• _What is expected_
Beginning with the line where "Vietnam;Lao, site loc_0492, 2020-04-23" occurs, transcribe every line exactly through the last line of the listing below, and no others.

##### Given records

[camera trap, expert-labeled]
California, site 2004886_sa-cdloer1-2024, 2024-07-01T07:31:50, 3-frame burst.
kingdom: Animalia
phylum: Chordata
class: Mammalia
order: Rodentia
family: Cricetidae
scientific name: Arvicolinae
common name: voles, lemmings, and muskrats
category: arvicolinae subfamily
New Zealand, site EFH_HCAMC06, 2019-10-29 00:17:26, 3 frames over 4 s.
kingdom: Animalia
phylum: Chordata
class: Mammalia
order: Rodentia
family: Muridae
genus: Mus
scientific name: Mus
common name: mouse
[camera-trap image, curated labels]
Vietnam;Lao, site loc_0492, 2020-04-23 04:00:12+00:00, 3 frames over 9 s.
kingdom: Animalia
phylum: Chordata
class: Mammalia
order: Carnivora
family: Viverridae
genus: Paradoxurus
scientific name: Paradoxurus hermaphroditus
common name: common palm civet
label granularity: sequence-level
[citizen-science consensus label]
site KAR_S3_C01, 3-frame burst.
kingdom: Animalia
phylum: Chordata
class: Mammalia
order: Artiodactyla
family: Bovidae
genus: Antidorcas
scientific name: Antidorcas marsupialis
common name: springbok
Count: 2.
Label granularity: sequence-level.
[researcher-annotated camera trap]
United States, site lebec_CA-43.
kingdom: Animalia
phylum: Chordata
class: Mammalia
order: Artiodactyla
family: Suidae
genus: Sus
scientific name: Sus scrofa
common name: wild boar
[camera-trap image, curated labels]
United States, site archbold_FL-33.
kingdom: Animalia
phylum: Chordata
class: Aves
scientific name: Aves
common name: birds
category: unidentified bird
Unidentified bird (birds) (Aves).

##########

• _Written response_
Vietnam;Lao, site loc_0492, 2020-04-23 04:00:12+00:00, 3 frames over 9 s.
kingdom: Animalia
phylum: Chordata
class: Mammalia
order: Carnivora
family: Viverridae
genus: Paradoxurus
scientific name: Paradoxurus hermaphroditus
common name: common palm civet
label granularity: sequence-level
[citizen-science consensus label]
site KAR_S3_C01, 3-frame burst.
kingdom: Animalia
phylum: Chordata
class: Mammalia
order: Artiodactyla
family: Bovidae
genus: Antidorcas
scientific name: Antidorcas marsupialis
common name: springbok
Count: 2.
Label granularity: sequence-level.
[researcher-annotated camera trap]
United States, site lebec_CA-43.
kingdom: Animalia
phylum: Chordata
class: Mammalia
order: Artiodactyla
family: Suidae
genus: Sus
scientific name: Sus scrofa
common name: wild boar
[camera-trap image, curated labels]
United States, site archbold_FL-33.
kingdom: Animalia
phylum: Chordata
class: Aves
scientific name: Aves
common name: birds
category: unidentified bird
Unidentified bird (birds) (Aves).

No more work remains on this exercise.